The 33 unit project is a green conversion of solidly built commercial structure. The new condo project is being constructed in phases with the first 7 units complete. Prices start at $191,000 and rise to $326,000. We’ve already added the project to our listings page and a full profile is here.
While the project features an attractive modern design and a quiet location, the most interesting features are the flexible floor plans (some include live/work spaces) and the green features. In general, condo projects utilize significantly less energy than equivalent single family homes. This project should utilize less energy than almost any condo project. Some of the energy efficient features include:
– Dedicated solar panels for each unit
– 100% LED lighting
– Tankless water heaters
– Spray foam insulation
– Rainwater collection
– Double-paned, low-energy glass and windows
Already, the project has been recognized for these attributes with the Austin Business Journal Going Green Award [Winner: Green Building – Residential] and the Envision Central Texas Community Stewardship Awards [2010 2nd Place Finalist].
While the building is only two stories tall it does have an elevator and a swimming pool. So far, one quarter of the available units have been sold.
Here are some additional details from the Statesman:
“The city and Austin Energy are working toward a goal of having 65 percent of new single-family construction be capable of zero net energy consumption by 2015, meaning the homes potentially could generate as much electricity as they consume, with solar panels and advanced energy-efficiency features.
The 904 West project is attracting interest from professionals, empty-nesters and second-home owners who want to live downtown but in a neighborhood setting, Clouse said.
Although zoning rules would have allowed a much taller project, “we didn’t want to be a 40-story beacon in the middle of this neighborhood,” Clouse said. The surrounding neighborhood mostly has two-story houses used as apartments and offices.

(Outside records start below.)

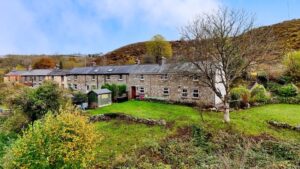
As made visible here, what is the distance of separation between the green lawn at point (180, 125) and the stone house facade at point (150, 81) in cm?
460

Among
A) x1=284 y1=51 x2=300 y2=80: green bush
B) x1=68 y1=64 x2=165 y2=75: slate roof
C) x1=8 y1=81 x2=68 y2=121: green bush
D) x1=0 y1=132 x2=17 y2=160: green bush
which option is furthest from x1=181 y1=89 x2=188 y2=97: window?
A: x1=0 y1=132 x2=17 y2=160: green bush

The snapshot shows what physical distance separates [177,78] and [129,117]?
506 inches

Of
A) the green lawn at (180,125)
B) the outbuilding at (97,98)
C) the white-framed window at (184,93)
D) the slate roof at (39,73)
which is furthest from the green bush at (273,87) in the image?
the slate roof at (39,73)

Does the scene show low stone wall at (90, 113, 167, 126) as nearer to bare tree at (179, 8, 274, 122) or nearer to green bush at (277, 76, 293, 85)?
bare tree at (179, 8, 274, 122)

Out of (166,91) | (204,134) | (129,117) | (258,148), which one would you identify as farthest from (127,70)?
(258,148)

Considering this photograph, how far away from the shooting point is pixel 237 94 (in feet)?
128

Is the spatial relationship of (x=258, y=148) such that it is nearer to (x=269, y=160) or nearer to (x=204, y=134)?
(x=269, y=160)

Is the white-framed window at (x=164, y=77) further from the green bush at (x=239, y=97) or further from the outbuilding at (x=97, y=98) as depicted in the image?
the green bush at (x=239, y=97)

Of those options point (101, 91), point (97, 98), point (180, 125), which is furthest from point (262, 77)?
point (97, 98)

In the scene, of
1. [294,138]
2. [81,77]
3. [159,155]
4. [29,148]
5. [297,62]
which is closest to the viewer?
[29,148]

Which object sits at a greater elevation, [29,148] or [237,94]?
[237,94]

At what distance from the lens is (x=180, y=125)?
3027cm

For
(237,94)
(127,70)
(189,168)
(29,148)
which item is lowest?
(189,168)

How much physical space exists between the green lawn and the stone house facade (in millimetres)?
4602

“Instead of being involved with sprawl development, we focused on sustainable development,” said Clouse, who also owns Fortis Realty Services, which was involved in designing the first phase of the Bel Air condominium project on South Congress Avenue.

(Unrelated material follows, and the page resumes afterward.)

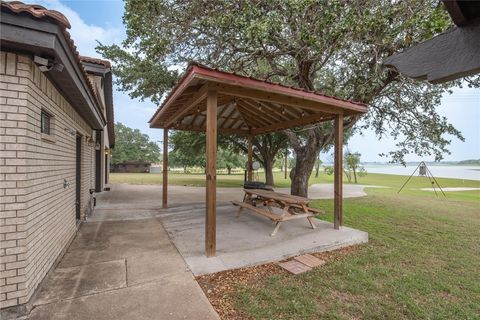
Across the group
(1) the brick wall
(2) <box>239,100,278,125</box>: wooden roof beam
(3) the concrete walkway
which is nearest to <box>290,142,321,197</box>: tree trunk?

The solar systems cost a total of $515,592, Cordova said. The city returned $365,107, about 71 percent of the cost, to the developers as rebates, he said.
The solar installations will generate an estimated 113,839 kilowatt-hours per year, Cordova said — enough to provide electricity to about 10 average-size Austin homes for a year.
Put another way: the savings are equivalent to planting 2,583 trees in Austin’s parks, or the removal of 132,278 vehicle-miles or 17 cars from Austin roadways, Cordova said.